教会の鐘はなぜなるのか、深井智明の『神学の起源』

2020-07-08 21:03:52 | 宗教


深井智明の『神学の起源』(教文社)はとてもわかりやすく、著者の聡明さにあふれている。
私の知らなかったことが、いっぱい書いてある。

教会の鐘は、結婚式を祝うためにあるのだ、と私は思っていた。ところが、教会の鐘は、教会が「時を支配」していることの象徴だ、と深井智明は教えてくれる。

朝だ、働くのだ、と教会の鐘が鳴る。昼だ、夕べだ、祈るのだ、と教会の鐘が鳴る。そして、人間の誕生と死をも教会が管理する。

もちろん聖書に、教会の鐘について、何も書かれていない。

イスラム教徒に追われた、地中海の教父や修道士がヨーロッパ内部の森に分け入り、文化的優越者として原住民を教化した。そのとき、教会は、世界を創造した全能の神の「代理店」になり、自然を支配し、時を支配することを示す必要があった。
それが教会の鐘だ。

深井智明はさらに教えてくれる。

神学はイエスの死とともに始まると言う。なぜか?

約束した終末は来ない。神の国は来ない。だから、終末は来ている、神の国は来ている、ただ、終末の「終わり」が来ていないだけ、終末が続いているだけ、と言う必要があった。そう、終末が2千年も続いている。

それでは、イエスの死は何なんだろう。尊い犠牲なのだ。しかし、それだと何のための犠牲なのかが問題にある。みんなの罪をかぶって、イエスが死んで、何が良くなったのか。何も変わってないではないか。それで、イエスが超越的なメシアになるために、十字架の上で死んで神のもとに戻る必要があった、と深井智明は言う。

それだけでは十分ではない。神の国が来るということは、そのままでは、王の支配が終わることになる。王の支配と教会とが両立するためには、神の国はこの世に来るのではなく、死後の世界のことであるとする必要があった。これによって、キリスト教は国教となれた。

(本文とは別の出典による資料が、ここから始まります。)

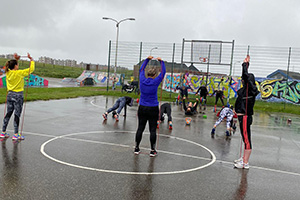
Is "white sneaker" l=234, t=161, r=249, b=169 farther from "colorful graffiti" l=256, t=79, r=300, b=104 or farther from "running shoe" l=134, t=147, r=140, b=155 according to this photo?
"colorful graffiti" l=256, t=79, r=300, b=104

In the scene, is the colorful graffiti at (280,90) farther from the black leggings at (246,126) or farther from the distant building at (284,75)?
the black leggings at (246,126)

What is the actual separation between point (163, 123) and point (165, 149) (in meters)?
4.17

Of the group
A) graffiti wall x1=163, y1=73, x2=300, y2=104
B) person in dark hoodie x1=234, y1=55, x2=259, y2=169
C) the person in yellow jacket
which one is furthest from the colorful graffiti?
the person in yellow jacket

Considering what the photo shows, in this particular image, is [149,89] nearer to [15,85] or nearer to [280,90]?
[15,85]

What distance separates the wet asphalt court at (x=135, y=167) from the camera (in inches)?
177

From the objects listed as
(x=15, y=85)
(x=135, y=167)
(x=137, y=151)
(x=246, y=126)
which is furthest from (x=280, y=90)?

しかし、それだけでも十分でない。天国だけでは、ひとびとは教会の言うことをきかない。教会は恐怖を与える必要がある。神学は地獄を発明した。そして、天国への入国許可書を教会が管理する根拠を与えた、と深井智明は言う。

神学は、現実への弁明である。

しかし、深井智明は、われわれはイエスに戻ることはできないし、意味がない、と言う。宗教は社会に合わせて変わり発展するのだ、と言う。

一方、私にとって、イエスは、辺境の地ナザレに、大工(日雇い工)の子として生まれた、反逆の人である。
宗教を商売のネタとしていた宗教都市エレサレムに攻めのぼって殺された人である。

このことを、もっと評価してよいはずである。
史的イエスにもっと興味をもってよいはずだ。